Department of Microbiology and Molecular Genetics, Michigan State University, East Lansing, MI 48824, USA.
BEACON Center for the Study of Evolution in Action, Michigan State University, East Lansing, MI 48824, USA.
Philos Trans A Math Phys Eng Sci. 2022 Jul 11;380(2227):20210250. doi: 10.1098/rsta.2021.0250. Epub 2022 May 23.

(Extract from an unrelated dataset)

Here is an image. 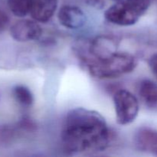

The information content of symbolic sequences (such as nucleic or amino acid sequences, but also neuronal firings or strings of letters) can be calculated from an ensemble of such sequences, but because information cannot be assigned to single sequences, we cannot correlate information to other observables attached to the sequence. Here we show that an information obtained from multivariate (multiple-variable) correlations within sequences of a 'training' ensemble can be used to predict observables of out-of-sample sequences with an accuracy that scales with the complexity of correlations, showing that functional information emerges from a hierarchy of multi-variable correlations. This article is part of the theme issue 'Emergent phenomena in complex physical and socio-technical systems: from cells to societies'.
符号序列(如核酸或氨基酸序列,但也包括神经元放电或字母串)的信息含量可以从该序列的集合中计算得出,但由于信息不能分配给单个序列,因此我们无法将信息与序列相关联的其他可观察量相关联。在这里,我们表明,可以使用从“训练”集合中的序列的多元(多变量)相关中获得的信息来预测样本外序列的可观察量,其准确性与相关的复杂性成比例,这表明功能信息源自多变量相关的层次结构。本文是“复杂物理和社会技术系统中的涌现现象:从细胞到社会”主题特刊的一部分。